Ten miles of the trip were behind us when Cole throttled up, and the outboard aspirated fuel hand over fist.

The night was clear and warm, and the lake mirror-flat.

When we arrived, we found Charlie in the lodge, asleep in a chair, C-Span on the TV.

Suspecting that scoundrels inhabit Washington disproportionately, Charlie wants to keep track of them.

This was well after midnight, and we had snugged the boat to the dock as a storm gathered in the west.

Muffled in the distance, a diesel generator powered the resort’s lights.

Charlie extended a hand. “You made it,’’ he said.

• • •

Heavy rain fell intermittently the next day, and for the most part we were confined to the cabin. Also Cole wasn’t feeling well, and when I finally went fishing, after supper, I was alone.

I knew a spot where walleyes hung out, and had time to kill before I would cast for muskies. So I settled the boat alongside a pair of small islands and soon was dragging a sliding-sinker rig and a minnow in 18 feet of water.

Only a few minutes passed before I had a dandy walleye in hand, 18 inches. A few minutes more, and I had a second keeper, my daily limit.

I wasn’t far from Big Narrows. So I motored back for Jan, and soon she also had her walleye limit in the live well, along with a 12-inch crappie and a jumbo perch.

This was about 9 o’clock, and the setting sun bled the western horizon orange.
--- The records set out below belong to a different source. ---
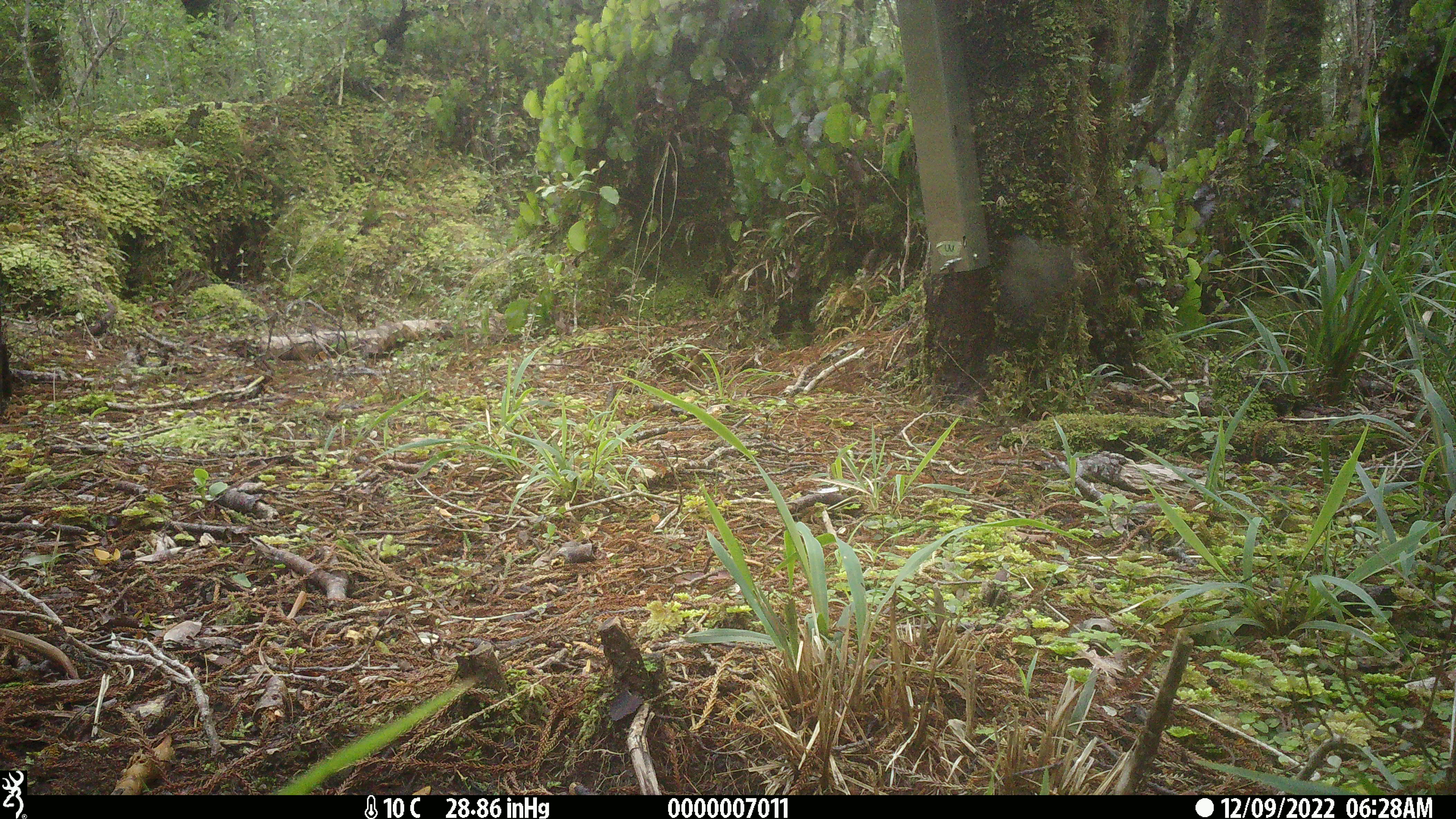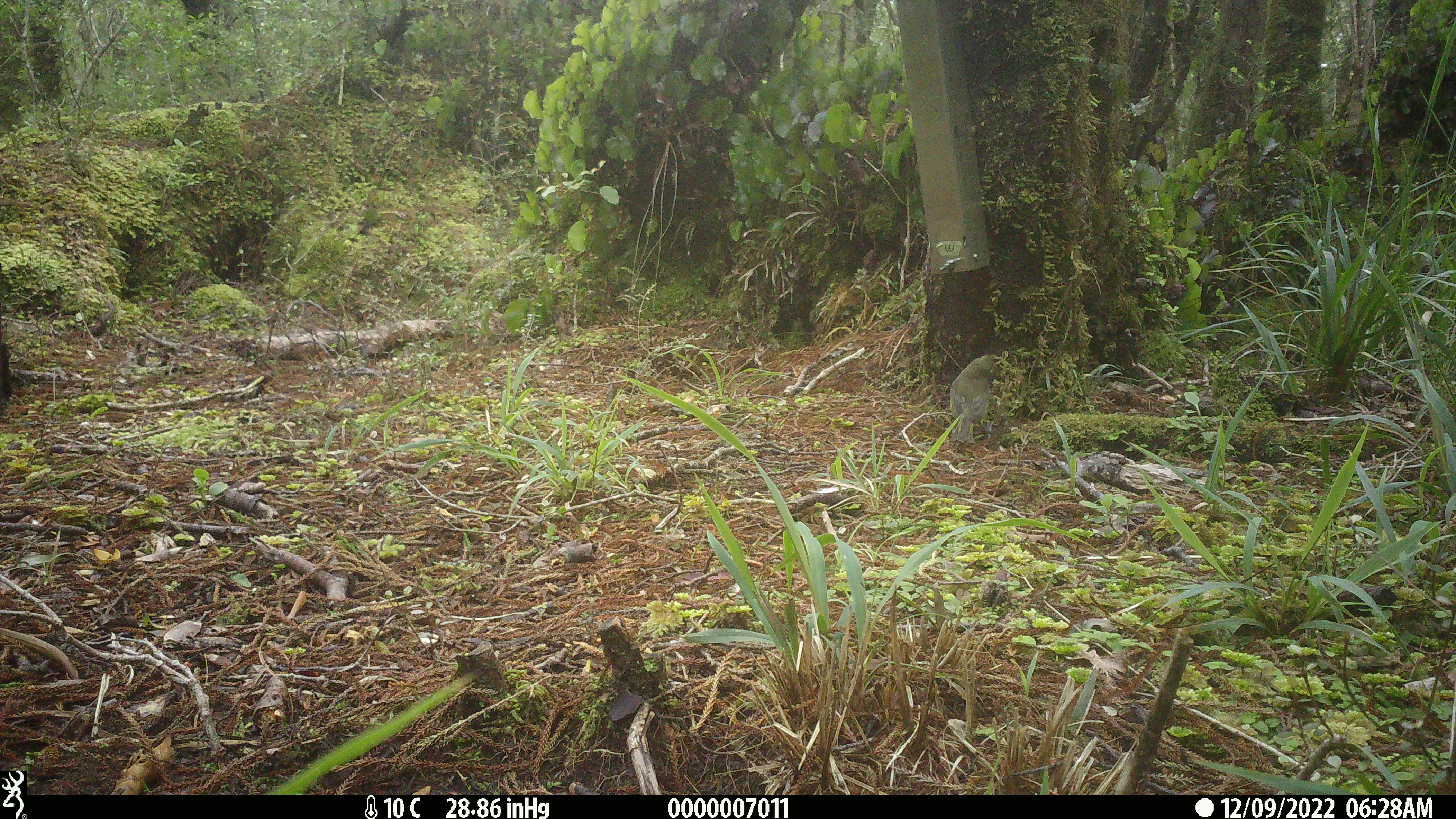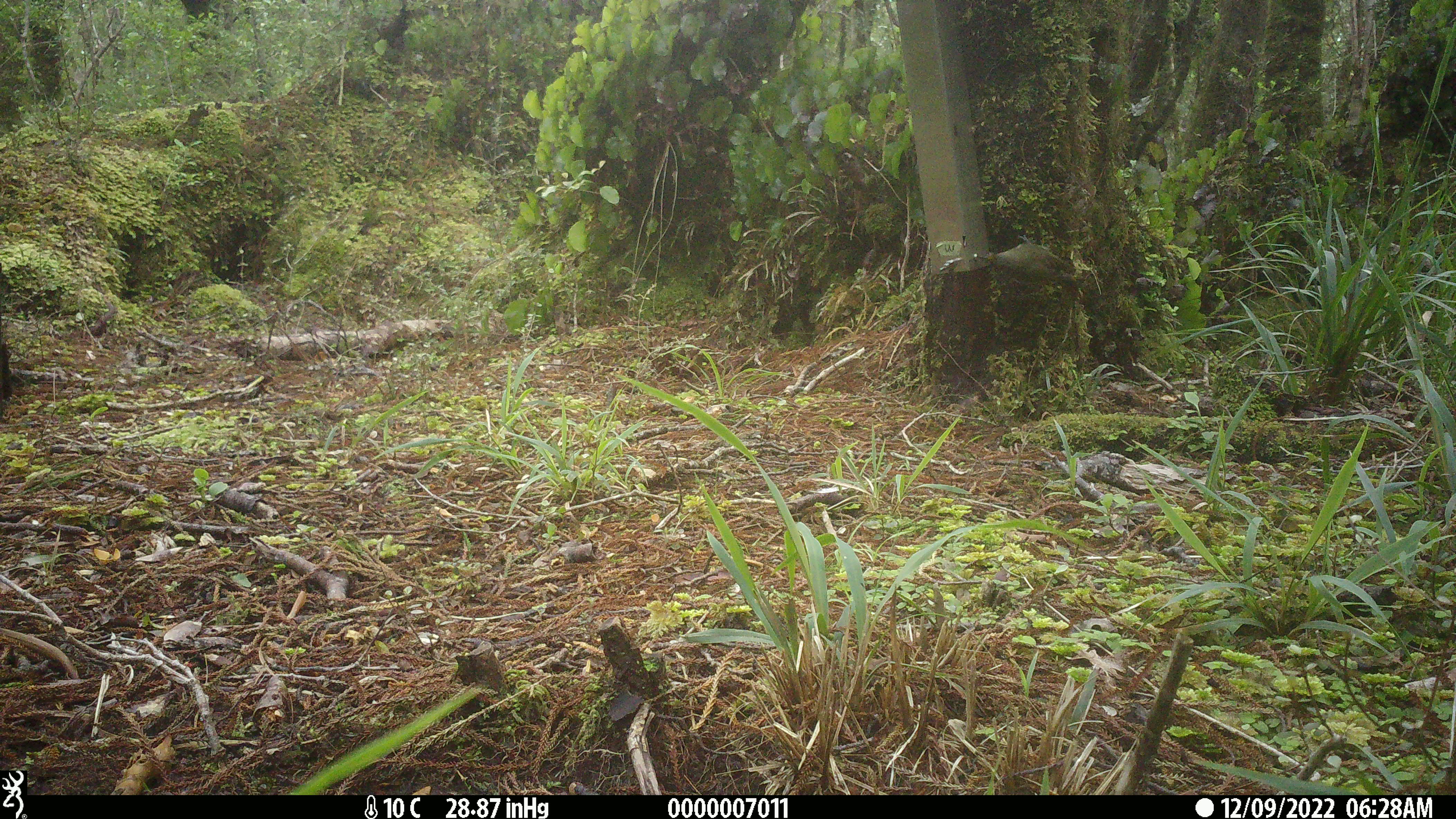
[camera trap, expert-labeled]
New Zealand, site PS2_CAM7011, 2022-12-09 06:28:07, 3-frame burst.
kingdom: Animalia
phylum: Chordata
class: Aves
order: Passeriformes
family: Meliphagidae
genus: Anthornis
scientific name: Anthornis melanura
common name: new zealand bellbird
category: bellbird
“I should check on Cole,’’ Jan said.

“Ten casts for muskies and we’ll go in,’’ I said.

We moved the boat a short distance. Then I clipped on a Muskie Safari creeper bait and tossed the hulking lure to an island point where the boys and I had caught muskies previously.

A big fish followed, hot. But I couldn’t hook him.

The same fish followed a second time.

On my third cast, boatside, he bit.

Jan was reading a book.

“I might need some help,’’ I said.

Very little of the evening’s half-light remained when we pulled up to the dock.

Cole was waiting.

“Caught one,’’ I said. “45 inches.’’

“Let’s go back out,’’ Cole said.

Slapping mosquitoes, Jan said, “Not me.’’

Through narrow passageways toward a broad reef that last year produced a good muskie for us, Cole and I ran for perhaps 15 minutes. Then we flipped down the bow trolling motor and peppered the darkened shore; Cole with a Dreammaker, and I with the creeper.

My second muskie of the night gobbled my bait perhaps 30 yards from the boat. This fish was shorter, 41 inches, but thick and powerful, and when Cole netted it, and released it, the pines on the distant shore were backlit by an ever-so-faint luminescence.

This wasn’t many hours before sunrise, that other best time of the day on Lake of the Woods, when we would be back on the water, casting.